Now maybe if they could have just gotten married, Grindy wouldn't have had all that muggle-killin' anger to work off. But from what we know about him, he was just a power-hungry kind of guy and then we would have had TWO powerful and evil wizards working tag team.

 
At 7:44 PM, Blogger Number Three said...

I don't know. I'm not a fan of the books, of course, and I don't really care about the "revelation." But isn't there a bigger point here? I don't think that an author can "go back" and add to the novels without actually, you know, writing another novel. Or, possibly, revising a novel. To add, casually, that one major character was actually homosexual, but never presented as a homosexual character in the books, in any sense, doesn't pass the smell test with me.

I mean, we aren't supposed to simply defer to "authorial intention," are we? And even worse, there's authorial intentions after-the-fact. No?

 
At 2:05 PM, Blogger tenaciousmcd said...

This criticism has been making the rounds--for example, at TNR, I think--but I don't buy it. Dumble's being gay was in no way essential to his character development during the books. But JKR created a narrative "world," one about which her fans had endless questions that went beyond the boundaries of the fiction itself. She's also revealed other such extraneous details, such as Neville Longbottom's future wife and residency, that are similarly peripheral.

With the Dumbledore revelation, she was just "fleshing out" that world, as it were. And why shouldn't she? I also don't see any reason why she had to make his sexuality overt in the books themselves. The books are about the kids, especially Harry. We see almost nothing beyond him and his immediate surroundings.
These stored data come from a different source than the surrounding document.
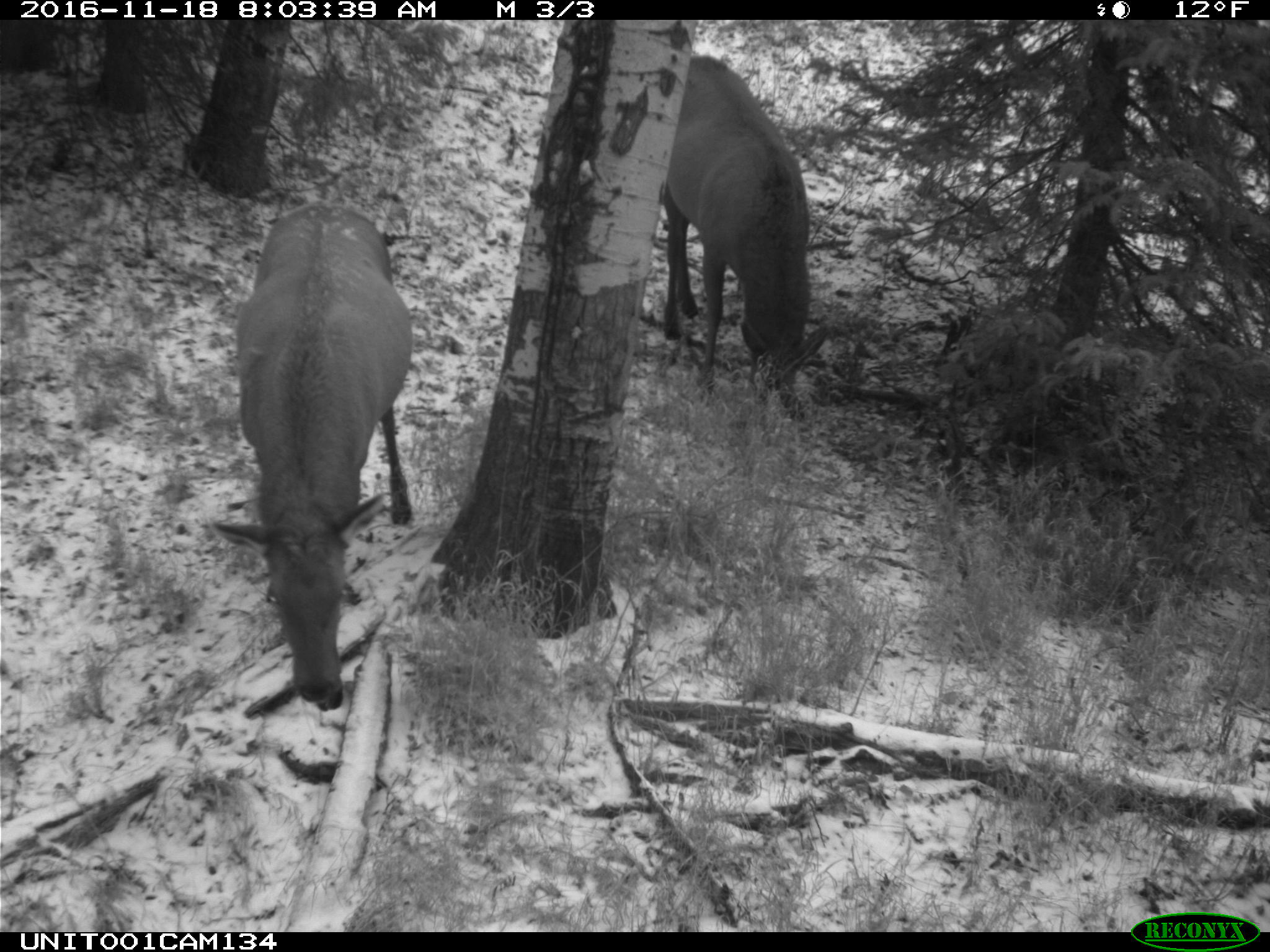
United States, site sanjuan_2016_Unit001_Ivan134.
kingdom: Animalia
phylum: Chordata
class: Mammalia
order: Artiodactyla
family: Cervidae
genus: Cervus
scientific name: Cervus elaphus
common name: red deer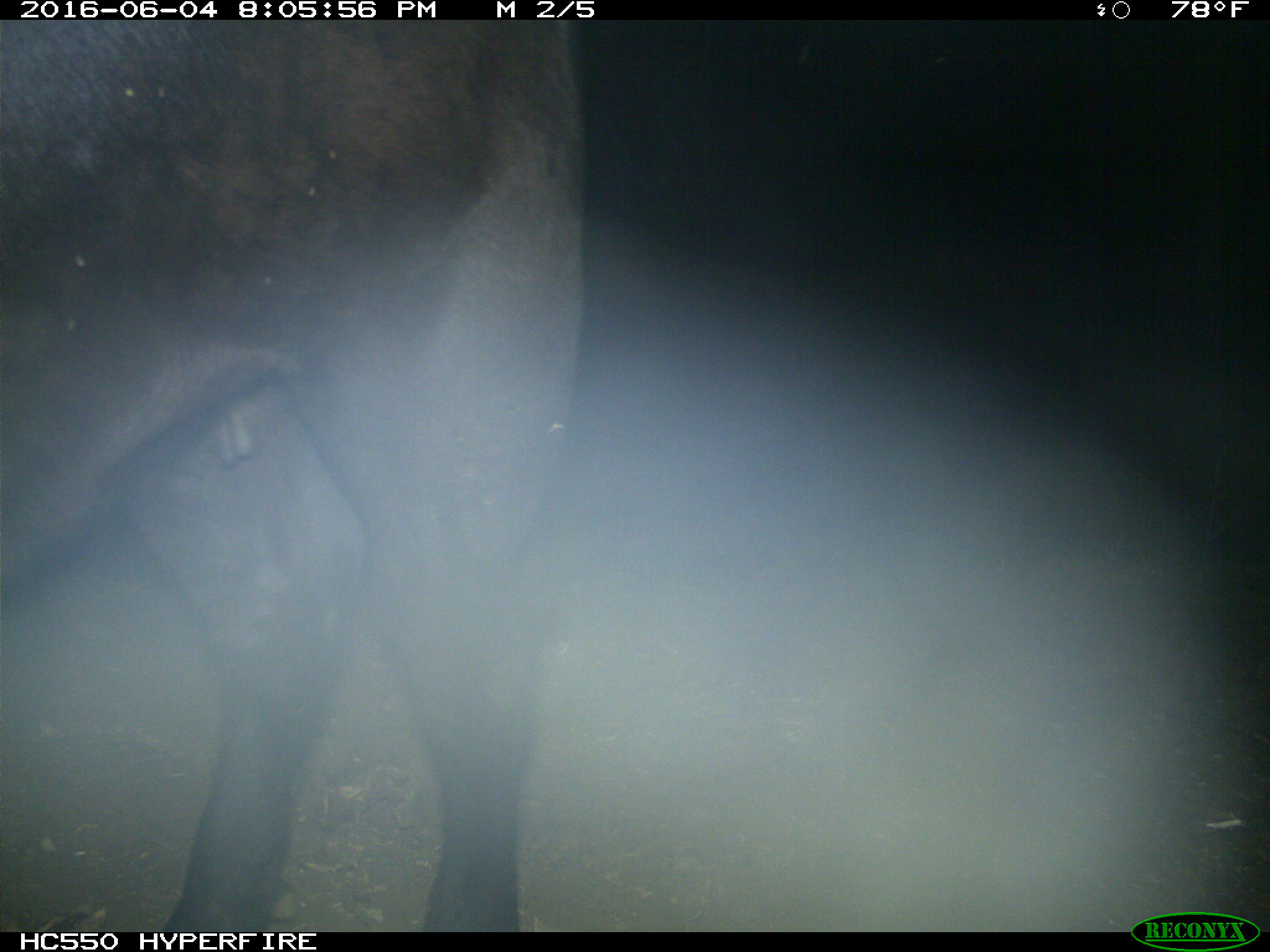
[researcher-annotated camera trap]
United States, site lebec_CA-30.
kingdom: Animalia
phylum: Chordata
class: Mammalia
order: Artiodactyla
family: Bovidae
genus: Bos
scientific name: Bos taurus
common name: domestic cow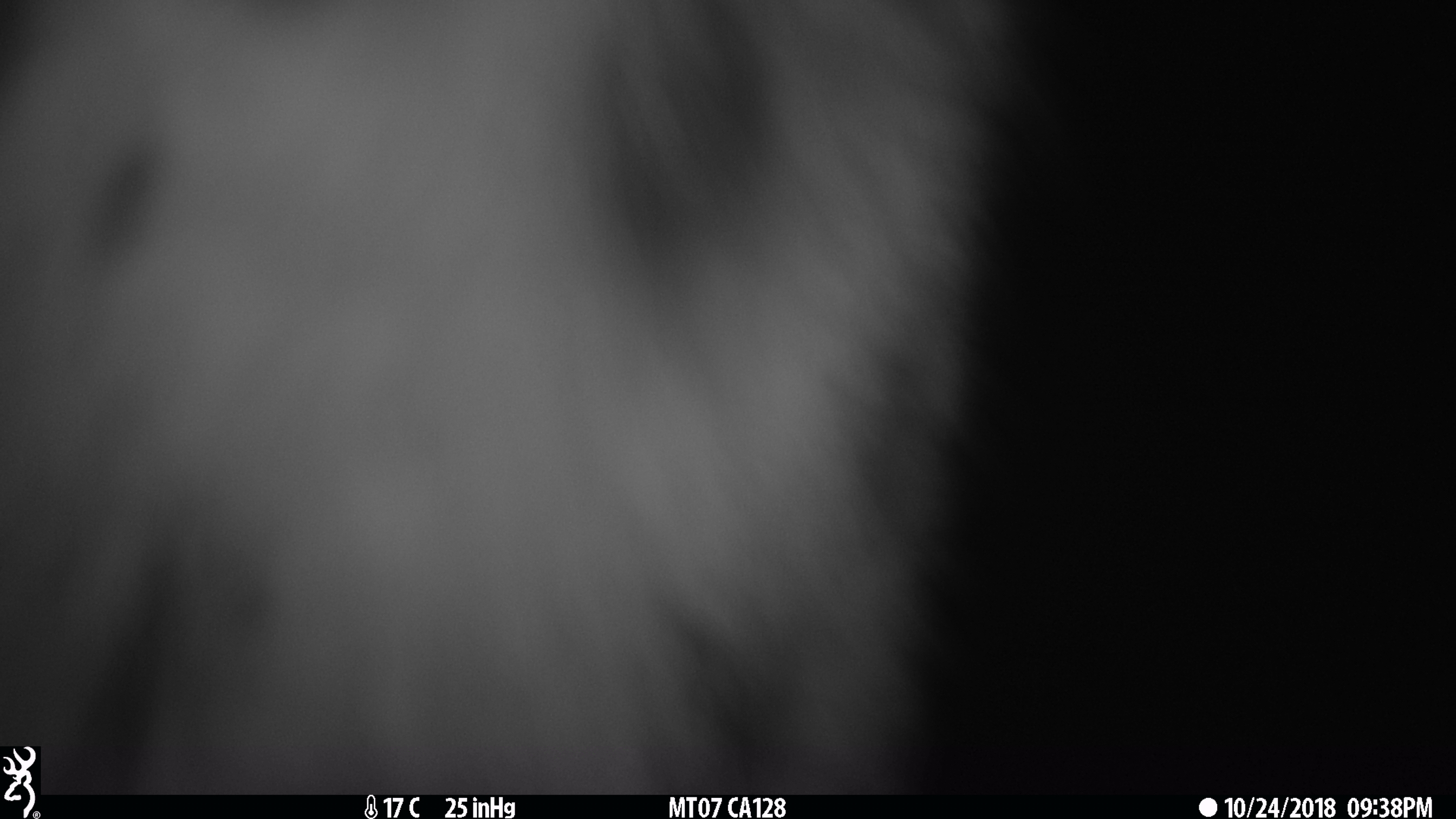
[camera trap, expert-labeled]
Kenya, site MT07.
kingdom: Animalia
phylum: Chordata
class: Mammalia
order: Carnivora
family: Felidae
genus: Leptailurus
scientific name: Leptailurus serval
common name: serval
And how many kids have gay teachers whose sexuality never becomes known to them, nor is even an issue? Lots and lots. In "hiding" AD's gayness (if that's what's this should be called), she's actually quite faithful to the experience of the kids. By revealing it now, she may indicate something about how the gay live among us, often unnoticed and without demand for identity recognition. Or she may just be telling us how she envisioned this beloved characetr in her own mind. Either way, there's no damage done to the books or our retrospective evaluation of them.

On a related issue, I was amazed to hear Olberman and Cris Cilizza expressing apparent shock that JKR had buried political messages in Potterville all along. If you didn't know long ago that JKR was a liberal Christian defending tolerance, questioning authority, and taking potshots at Bush, you weren't really paying attention.